Czytaj także: Liga Narodów. Amerykanie pożegnali się z Katowicami pokonaniem Australii

Dużo problemów Biało-Czerwonych wynikało w tym meczu z faktu, iż do gry nie był w pełni gotowy Dawid Konarski, który zmaga się z drobnym urazem. Ze względu na to w wyjściowym zestawieniu polskiej drużyny po przekątnej z Grzegorzem Łomaczem wyszedł Bartłomiej Bołądź, a Konarski był wpisany do protokołu jako... libero.

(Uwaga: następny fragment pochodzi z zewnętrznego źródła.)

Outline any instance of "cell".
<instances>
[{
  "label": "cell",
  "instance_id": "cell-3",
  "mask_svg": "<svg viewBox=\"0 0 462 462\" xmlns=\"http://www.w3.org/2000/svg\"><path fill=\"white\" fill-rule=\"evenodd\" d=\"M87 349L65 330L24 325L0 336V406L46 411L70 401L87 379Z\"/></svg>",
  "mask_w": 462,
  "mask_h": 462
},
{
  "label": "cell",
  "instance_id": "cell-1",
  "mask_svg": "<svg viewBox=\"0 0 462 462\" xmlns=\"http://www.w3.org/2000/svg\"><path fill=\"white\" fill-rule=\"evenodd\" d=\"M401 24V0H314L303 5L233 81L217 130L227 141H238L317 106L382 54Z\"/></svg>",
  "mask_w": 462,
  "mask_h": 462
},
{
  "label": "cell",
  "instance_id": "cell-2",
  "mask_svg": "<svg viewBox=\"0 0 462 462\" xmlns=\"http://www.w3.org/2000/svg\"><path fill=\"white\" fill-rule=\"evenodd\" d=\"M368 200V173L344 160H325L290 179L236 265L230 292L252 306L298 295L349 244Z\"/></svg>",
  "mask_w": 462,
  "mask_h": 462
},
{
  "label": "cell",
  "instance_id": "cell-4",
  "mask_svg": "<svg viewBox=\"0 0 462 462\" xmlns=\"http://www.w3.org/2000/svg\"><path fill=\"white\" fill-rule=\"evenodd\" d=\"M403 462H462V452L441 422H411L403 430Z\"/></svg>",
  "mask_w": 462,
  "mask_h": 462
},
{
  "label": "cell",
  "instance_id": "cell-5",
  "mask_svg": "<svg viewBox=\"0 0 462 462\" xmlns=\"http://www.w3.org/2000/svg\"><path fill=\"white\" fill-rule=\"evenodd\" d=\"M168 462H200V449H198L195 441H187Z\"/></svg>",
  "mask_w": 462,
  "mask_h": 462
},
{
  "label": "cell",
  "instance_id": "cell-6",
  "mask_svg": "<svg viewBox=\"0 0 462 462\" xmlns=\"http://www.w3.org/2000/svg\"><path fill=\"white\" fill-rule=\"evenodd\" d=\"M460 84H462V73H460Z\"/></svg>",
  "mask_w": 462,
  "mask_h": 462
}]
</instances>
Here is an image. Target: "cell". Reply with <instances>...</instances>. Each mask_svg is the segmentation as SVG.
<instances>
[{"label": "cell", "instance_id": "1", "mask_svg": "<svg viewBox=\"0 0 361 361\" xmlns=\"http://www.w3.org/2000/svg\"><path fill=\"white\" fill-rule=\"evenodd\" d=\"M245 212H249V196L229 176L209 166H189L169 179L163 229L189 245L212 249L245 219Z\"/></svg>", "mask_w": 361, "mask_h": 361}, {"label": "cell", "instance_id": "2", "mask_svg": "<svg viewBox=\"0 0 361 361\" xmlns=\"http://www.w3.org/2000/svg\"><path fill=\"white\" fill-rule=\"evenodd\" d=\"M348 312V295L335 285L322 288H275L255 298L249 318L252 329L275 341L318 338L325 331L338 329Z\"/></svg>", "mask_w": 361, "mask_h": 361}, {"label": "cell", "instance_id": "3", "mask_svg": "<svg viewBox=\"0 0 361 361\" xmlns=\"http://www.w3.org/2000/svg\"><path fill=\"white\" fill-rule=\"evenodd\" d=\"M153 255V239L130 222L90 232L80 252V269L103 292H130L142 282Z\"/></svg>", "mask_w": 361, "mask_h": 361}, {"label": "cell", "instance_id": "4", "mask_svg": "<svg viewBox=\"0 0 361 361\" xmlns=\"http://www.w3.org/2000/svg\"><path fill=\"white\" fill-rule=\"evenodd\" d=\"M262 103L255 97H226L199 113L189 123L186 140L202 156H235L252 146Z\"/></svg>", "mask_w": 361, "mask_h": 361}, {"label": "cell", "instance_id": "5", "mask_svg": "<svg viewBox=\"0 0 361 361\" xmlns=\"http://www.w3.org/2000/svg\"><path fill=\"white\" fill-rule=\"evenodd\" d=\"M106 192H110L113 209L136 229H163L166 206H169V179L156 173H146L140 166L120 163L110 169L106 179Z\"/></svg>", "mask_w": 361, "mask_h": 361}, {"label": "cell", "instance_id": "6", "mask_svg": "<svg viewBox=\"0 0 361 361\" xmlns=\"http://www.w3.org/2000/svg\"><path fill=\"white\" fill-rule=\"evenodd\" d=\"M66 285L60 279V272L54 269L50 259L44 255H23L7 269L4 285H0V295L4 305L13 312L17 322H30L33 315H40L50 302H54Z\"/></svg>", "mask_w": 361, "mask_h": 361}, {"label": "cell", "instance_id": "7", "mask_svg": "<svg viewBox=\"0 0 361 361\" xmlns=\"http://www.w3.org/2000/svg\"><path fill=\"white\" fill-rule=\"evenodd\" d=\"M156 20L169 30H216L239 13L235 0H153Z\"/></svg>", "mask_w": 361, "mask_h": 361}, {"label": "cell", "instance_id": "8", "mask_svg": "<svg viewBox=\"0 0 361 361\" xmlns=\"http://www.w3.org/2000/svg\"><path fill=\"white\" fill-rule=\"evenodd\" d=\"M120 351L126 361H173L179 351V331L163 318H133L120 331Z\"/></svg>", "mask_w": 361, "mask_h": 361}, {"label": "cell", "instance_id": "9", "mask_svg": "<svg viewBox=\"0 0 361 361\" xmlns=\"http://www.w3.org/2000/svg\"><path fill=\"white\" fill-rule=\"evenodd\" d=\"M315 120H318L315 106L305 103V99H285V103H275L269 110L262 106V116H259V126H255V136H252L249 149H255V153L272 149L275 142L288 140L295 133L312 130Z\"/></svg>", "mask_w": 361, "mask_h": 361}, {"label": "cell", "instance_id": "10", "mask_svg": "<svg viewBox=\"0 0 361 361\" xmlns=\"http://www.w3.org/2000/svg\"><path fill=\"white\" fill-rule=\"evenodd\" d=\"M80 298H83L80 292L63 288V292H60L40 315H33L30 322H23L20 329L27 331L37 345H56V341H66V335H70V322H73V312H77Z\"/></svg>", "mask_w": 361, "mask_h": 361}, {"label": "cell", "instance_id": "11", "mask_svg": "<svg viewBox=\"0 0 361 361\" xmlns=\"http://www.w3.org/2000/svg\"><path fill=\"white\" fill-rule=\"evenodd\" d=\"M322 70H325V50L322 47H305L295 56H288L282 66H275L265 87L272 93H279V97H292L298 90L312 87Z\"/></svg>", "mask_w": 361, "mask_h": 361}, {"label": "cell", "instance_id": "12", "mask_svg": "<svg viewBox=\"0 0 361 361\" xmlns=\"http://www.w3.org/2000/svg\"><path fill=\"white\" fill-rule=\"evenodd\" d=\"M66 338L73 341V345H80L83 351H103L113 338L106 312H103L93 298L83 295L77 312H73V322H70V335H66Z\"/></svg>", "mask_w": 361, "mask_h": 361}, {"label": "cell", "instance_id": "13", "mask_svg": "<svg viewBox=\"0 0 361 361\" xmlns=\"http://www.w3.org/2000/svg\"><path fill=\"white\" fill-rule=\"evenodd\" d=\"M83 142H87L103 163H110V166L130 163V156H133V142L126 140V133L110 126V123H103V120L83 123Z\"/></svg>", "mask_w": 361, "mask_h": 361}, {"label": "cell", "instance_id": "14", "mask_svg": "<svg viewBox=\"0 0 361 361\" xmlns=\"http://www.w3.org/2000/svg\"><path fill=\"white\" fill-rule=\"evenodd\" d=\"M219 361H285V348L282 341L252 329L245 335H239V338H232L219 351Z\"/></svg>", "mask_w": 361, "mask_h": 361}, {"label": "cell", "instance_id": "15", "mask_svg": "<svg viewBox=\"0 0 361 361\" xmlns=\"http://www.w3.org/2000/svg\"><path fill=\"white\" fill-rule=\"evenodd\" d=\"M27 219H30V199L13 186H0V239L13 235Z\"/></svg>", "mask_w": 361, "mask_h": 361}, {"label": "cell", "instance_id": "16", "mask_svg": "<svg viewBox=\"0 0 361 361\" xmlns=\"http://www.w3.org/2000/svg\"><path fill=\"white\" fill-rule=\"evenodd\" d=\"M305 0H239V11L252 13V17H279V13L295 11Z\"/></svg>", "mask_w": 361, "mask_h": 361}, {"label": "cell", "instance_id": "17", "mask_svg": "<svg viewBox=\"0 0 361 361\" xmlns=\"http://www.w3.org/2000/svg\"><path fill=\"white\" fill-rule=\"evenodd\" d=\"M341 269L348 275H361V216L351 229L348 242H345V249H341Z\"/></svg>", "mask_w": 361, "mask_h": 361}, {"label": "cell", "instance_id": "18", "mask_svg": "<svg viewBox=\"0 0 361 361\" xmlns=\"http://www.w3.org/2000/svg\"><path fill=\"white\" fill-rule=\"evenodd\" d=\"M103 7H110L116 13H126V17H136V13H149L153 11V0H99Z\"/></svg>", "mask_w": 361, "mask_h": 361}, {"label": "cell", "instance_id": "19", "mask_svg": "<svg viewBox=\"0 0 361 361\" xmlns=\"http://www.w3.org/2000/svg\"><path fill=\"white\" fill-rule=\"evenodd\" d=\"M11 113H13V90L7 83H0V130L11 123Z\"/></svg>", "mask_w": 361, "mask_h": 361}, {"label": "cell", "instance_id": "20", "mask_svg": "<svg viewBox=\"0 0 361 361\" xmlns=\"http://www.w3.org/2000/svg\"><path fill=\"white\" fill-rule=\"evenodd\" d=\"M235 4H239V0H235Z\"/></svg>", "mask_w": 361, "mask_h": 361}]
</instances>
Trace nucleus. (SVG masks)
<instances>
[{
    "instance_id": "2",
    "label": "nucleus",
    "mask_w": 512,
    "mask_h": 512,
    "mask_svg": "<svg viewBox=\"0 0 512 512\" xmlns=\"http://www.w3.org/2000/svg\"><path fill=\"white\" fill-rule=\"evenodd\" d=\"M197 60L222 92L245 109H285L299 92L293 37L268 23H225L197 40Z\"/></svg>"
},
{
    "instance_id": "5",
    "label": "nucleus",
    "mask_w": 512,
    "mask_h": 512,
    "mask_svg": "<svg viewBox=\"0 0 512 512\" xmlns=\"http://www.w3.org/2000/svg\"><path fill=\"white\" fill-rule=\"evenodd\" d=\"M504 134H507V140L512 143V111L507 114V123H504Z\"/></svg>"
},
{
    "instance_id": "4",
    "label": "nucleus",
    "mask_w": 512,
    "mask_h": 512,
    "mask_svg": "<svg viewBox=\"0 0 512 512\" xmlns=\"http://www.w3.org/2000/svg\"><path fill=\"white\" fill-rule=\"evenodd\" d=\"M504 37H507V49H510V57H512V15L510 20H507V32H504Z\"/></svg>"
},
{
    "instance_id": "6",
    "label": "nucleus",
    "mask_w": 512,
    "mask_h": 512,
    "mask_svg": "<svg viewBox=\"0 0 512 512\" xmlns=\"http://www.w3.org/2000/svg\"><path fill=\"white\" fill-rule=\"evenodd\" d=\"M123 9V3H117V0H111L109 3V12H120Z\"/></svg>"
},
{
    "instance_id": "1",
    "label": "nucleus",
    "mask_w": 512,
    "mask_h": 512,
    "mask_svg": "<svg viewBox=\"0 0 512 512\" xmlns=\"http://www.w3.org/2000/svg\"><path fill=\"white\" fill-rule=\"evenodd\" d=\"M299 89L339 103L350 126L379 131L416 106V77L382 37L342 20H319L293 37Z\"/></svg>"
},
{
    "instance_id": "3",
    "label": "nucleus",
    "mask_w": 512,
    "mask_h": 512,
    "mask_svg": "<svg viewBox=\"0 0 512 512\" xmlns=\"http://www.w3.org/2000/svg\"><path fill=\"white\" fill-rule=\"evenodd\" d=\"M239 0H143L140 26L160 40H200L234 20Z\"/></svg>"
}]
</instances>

- To był mój debiut jako libero, chociaż na boisku się nie pojawiłem. Mam małe zapalenie przy Achillesie i przez to dzisiaj nie grałem. Nie chcieliśmy ryzykować, ale jestem dobrej myśli. W naszej grze można jeszcze dużo poprawić, głównie pod względem fizycznym musimy wszyscy zrobić krok do przodu - stwierdził Dawid Konarski.

Mimo porażki na zakończenie pierwszego turnieju Ligi Narodów, polscy zawodnicy są dobrej myśli i zgodnie przyznają, że dzięki ciężkiej pracy całej drużyny na zwycięstwa w meczach z takimi rywalami jak Brazylia będzie jeszcze czas.

- Mam nadzieję, że nasza dobra forma przyjdzie. Graliśmy tylko z jednym nominalnym atakującym i było nam naprawdę ciężko poskładać tę "szóstkę". Mamy jeszcze czas na poskładanie tego wszystkiego. Dało się czuć na boisku, że Brazylia nie jest poza naszym zasięgiem i jak najbardziej można z nią wygrać, ale, żeby to zrobić, najpierw my musimy wrócić do naszej dobrej siatkówki - stwierdził Artur Szalpuk w pomeczowym wywiadzie z dziennikarzem Polsatu Sport.